Breaking the Silence and the military have long cooperated.

“What is interesting is that the military itself is not so bothered by Breaking the Silence,” Levy said. “On the contrary, there are some channels of cooperation between this organization and the military. It brings information to the military to better control its forces and rectify problems. The military understands very well that it should act in a legal way.”

But ultimately, the IDF and Breaking the Silence are at odds.

The group is not trying to reform the army; it is trying to help end Israel’s military control over the West Bank. Soldiers behaving badly is a symptom of the larger problem, Gvaryahu said.

Breaking the Silence overreaches, says Ben Meir, and in this way undermines the impact it could have.

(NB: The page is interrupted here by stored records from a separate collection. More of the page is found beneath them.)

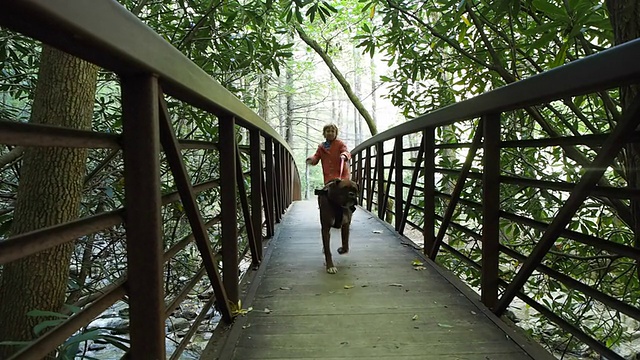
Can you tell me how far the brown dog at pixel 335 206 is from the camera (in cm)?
328

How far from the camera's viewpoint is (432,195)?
11.4 ft

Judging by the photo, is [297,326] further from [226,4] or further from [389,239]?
[226,4]

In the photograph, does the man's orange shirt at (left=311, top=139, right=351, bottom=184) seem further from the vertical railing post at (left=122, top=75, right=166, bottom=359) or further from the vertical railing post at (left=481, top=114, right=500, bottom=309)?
the vertical railing post at (left=122, top=75, right=166, bottom=359)

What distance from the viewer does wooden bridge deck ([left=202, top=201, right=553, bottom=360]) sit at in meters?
1.91

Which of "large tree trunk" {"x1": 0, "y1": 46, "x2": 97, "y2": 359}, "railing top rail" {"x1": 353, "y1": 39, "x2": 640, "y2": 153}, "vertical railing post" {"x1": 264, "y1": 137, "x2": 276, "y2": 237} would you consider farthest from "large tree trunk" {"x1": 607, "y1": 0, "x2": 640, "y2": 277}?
"vertical railing post" {"x1": 264, "y1": 137, "x2": 276, "y2": 237}

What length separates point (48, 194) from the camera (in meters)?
2.20

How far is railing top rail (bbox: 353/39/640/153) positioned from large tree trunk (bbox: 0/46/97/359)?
2.20m

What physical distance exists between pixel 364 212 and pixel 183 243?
4980mm

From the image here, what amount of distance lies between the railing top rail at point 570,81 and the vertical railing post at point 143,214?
56.0 inches

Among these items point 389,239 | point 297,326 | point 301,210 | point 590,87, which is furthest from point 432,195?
point 301,210

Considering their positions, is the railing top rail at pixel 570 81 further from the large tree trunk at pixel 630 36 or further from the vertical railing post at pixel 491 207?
the large tree trunk at pixel 630 36

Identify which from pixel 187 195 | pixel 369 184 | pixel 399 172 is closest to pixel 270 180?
pixel 399 172

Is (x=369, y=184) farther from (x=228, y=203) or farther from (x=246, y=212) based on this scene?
(x=228, y=203)

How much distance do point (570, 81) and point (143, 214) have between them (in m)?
1.54
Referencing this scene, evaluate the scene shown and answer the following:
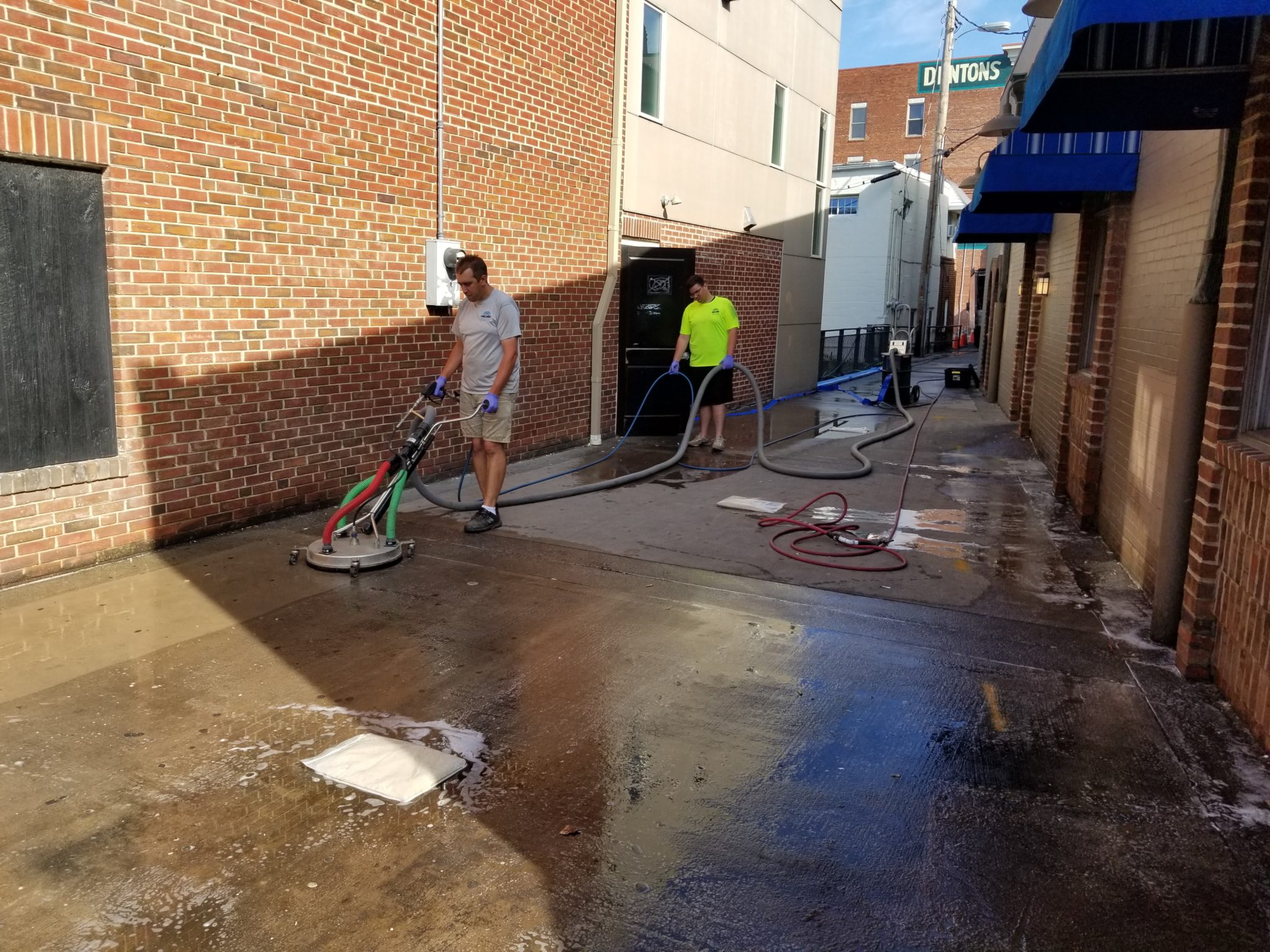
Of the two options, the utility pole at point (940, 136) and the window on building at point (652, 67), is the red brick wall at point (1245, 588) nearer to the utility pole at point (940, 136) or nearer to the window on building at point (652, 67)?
the window on building at point (652, 67)

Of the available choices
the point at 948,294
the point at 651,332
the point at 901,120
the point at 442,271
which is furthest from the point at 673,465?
the point at 901,120

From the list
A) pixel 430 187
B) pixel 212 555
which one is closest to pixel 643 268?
pixel 430 187

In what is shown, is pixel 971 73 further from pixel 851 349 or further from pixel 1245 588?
pixel 1245 588

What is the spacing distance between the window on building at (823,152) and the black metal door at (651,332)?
6.80 m

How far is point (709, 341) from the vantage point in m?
10.5

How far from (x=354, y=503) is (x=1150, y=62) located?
15.8 feet

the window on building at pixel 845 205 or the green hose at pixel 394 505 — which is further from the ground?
the window on building at pixel 845 205

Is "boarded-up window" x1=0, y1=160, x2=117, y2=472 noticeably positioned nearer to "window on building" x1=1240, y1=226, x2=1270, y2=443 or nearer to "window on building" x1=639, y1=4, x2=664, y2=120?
"window on building" x1=1240, y1=226, x2=1270, y2=443

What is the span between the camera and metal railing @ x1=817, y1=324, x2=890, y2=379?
22.0 metres

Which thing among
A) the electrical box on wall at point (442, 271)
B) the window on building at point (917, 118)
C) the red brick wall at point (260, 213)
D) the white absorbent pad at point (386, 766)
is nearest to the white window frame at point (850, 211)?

“They’ve tried to show that every action the army does in Judea and Samara is negative, because their very presence is negative,” he said. “It’s not for a soldier to complain whether the IDF should be in the territories or not. This is political. They should not be political.”

Breaking the Silence sees its role differently.

“The problem is not how a soldier acted at a checkpoint, the problem is that there are checkpoints,” Gvaryahu said. “It’s not about how you treat Palestinians in a house, it’s the fact that I could enter any house.”